Effect of the myostatin locus on muscle mass and intramuscular fat content in a cross between mouse lines selected for hypermuscularity
1 Department for Crop and Animal Sciences, Breeding Biology and Molecular Genetics, Humboldt-Universität zu Berlin, Invalidenstraße 42, 10115, Berlin, Germany
2 Department of Genetics, School of Medicine, University of North Carolina, 120 Mason Farm Road, Chapell Hill, NC, 27599-7264, USA
3 Faculty of Science and Technology, Universitätsplatz 5 - piazza Università, 539100, Bozen-Bolzano, Italy
Citation and License
BMC Genomics 2013, 14:16 doi:10.1186/1471-2164-14-16Published: 16 January 2013
This study is aimed at the analysis of genetic and physiological effects of myostatin on economically relevant meat quality traits in a genetic background of high muscularity. For this purpose, we generated G3 populations of reciprocal crosses between the two hypermuscular mouse lines BMMI866, which carries a myostatin mutation and is lean, and BMMI806, which has high intramuscular and body fat content. To assess the relationship between muscle mass, body composition and muscle quality traits, we also analysed intramuscular fat content (IMF), water holding capacity (WHC), and additional physiological parameters in M. quadriceps and M. longissimus in 308 G3-animals.
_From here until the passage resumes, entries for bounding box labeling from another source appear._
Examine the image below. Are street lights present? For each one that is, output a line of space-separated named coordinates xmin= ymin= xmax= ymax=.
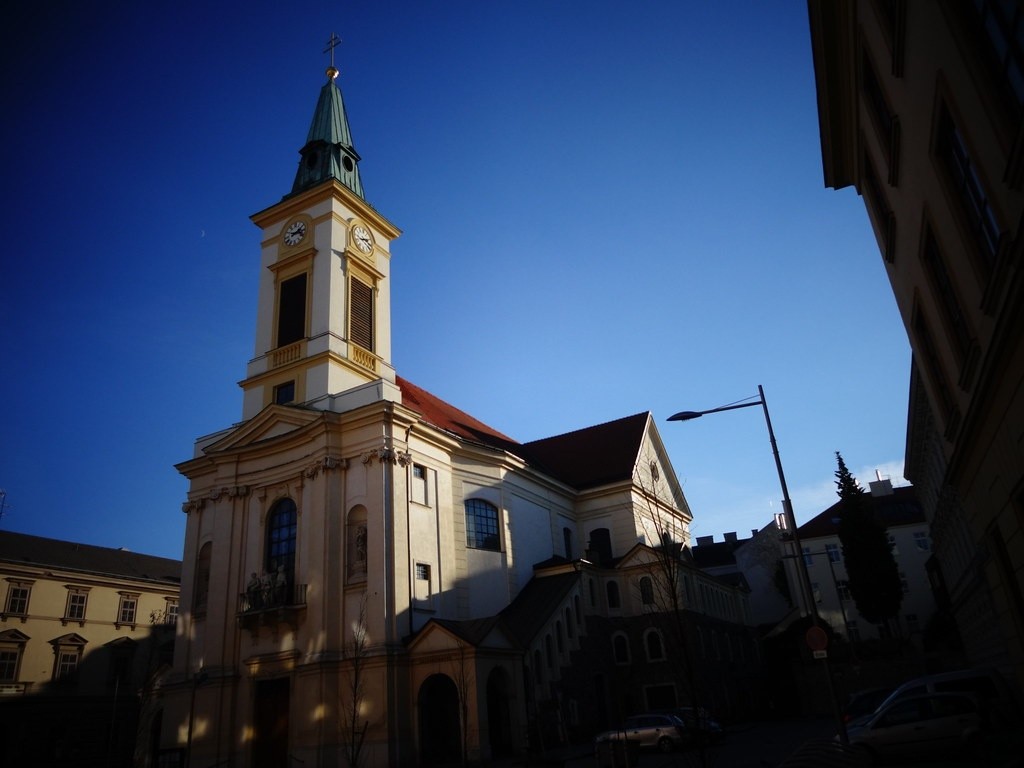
xmin=187 ymin=673 xmax=208 ymax=768
xmin=665 ymin=385 xmax=852 ymax=761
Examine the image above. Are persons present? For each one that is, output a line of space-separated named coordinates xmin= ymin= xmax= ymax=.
xmin=246 ymin=563 xmax=287 ymax=610
xmin=348 ymin=526 xmax=367 ymax=578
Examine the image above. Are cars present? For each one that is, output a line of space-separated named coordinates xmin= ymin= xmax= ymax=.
xmin=837 ymin=693 xmax=1001 ymax=764
xmin=593 ymin=711 xmax=725 ymax=757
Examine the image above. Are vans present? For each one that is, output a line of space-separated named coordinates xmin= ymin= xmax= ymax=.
xmin=837 ymin=670 xmax=1017 ymax=761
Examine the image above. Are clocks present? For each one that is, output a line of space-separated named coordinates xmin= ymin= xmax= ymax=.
xmin=284 ymin=220 xmax=307 ymax=246
xmin=355 ymin=226 xmax=372 ymax=253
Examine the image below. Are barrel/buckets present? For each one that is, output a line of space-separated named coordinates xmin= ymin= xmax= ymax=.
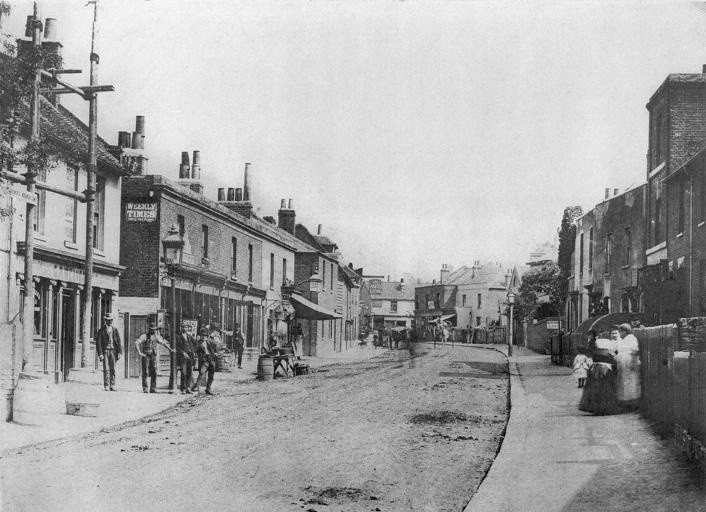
xmin=257 ymin=357 xmax=274 ymax=380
We found that individuals with larger muscles have significantly lower total body fat (r = −0.28) and IMF (r = −0.64), and in females, a lower WHC (r = −0.35). In males, higher muscle mass was also significantly correlated with higher glycogen contents (r = 0.2) and lower carcass pH-values 24 hours after dissection (r = −0.19). Linkage analyses confirmed the influence of the myostatin mutation on higher lean mass (1.35 g), reduced body fat content (−1.15%), and lower IMF in M. longissimus (−0.13%) and M. quadriceps (−0.07%). No effect was found for WHC. A large proportion of variation of intramuscular fat content of the M. longissimus at the myostatin locus could be explained by sex (23%) and direction-of-cross effects (26%). The effects were higher in males (+0.41%). An additional locus with negative over-dominance effects on total fat mass (−0.55 g) was identified on chromosome 16 at 94 Mb (86–94 Mb) which concurs with fat related QTL in syntenic regions on SSC13 in pigs and BTA1 in cattle.
The data shows QTL effects on mouse muscle that are similar to those previously observed in livestock, supporting the mouse model. New information from the mouse model helps to describe variation in meat quantity and quality, and thus contribute to research in livestock.